Stored data:
◆ ◆ ◆ ◆ ◆ ◆ ◆

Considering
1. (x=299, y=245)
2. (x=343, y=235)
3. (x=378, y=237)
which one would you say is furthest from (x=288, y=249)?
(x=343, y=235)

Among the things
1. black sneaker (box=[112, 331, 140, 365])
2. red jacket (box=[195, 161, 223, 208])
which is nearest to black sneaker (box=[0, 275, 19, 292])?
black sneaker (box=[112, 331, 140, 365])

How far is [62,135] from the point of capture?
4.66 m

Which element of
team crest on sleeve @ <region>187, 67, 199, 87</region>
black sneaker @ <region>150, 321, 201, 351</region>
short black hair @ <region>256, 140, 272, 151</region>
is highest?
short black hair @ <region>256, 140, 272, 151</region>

◆ ◆ ◆ ◆ ◆ ◆ ◆

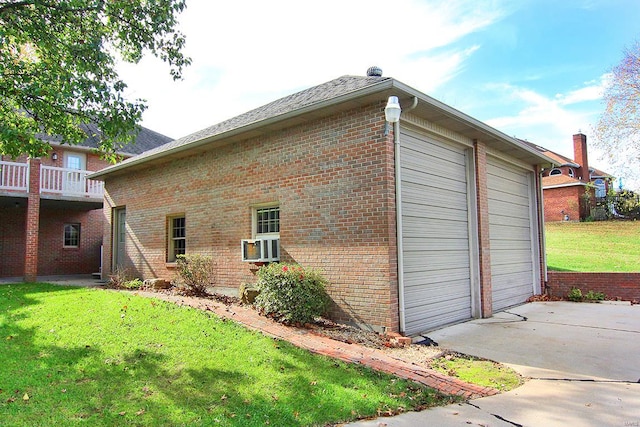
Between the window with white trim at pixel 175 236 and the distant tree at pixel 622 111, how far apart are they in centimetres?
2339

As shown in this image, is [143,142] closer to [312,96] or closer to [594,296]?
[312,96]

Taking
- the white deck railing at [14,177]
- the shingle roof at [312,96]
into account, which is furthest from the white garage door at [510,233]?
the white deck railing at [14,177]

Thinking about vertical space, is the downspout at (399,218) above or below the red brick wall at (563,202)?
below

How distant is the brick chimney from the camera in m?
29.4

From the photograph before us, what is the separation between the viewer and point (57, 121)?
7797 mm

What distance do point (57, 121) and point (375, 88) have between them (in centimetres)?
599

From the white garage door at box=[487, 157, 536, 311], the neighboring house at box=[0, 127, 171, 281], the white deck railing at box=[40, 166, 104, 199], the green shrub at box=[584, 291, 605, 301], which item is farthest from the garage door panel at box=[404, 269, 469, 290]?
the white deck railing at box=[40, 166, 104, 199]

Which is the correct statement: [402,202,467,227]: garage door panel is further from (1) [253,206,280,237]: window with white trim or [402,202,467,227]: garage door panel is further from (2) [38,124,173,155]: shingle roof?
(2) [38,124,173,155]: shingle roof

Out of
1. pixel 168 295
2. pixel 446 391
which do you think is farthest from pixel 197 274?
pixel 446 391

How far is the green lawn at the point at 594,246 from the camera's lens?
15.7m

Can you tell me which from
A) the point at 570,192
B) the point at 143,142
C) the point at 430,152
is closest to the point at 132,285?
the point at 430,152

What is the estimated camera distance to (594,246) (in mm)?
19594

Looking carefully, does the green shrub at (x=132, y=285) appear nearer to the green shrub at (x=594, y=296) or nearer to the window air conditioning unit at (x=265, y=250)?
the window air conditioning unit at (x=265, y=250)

◆ ◆ ◆ ◆ ◆ ◆ ◆

◆ **Task details**
Return every line of the data above that contains the word "sneaker".

◆ **Final result**
1. black sneaker (box=[112, 331, 140, 365])
which is nearest to black sneaker (box=[0, 275, 19, 292])?
black sneaker (box=[112, 331, 140, 365])
black sneaker @ <region>150, 321, 201, 351</region>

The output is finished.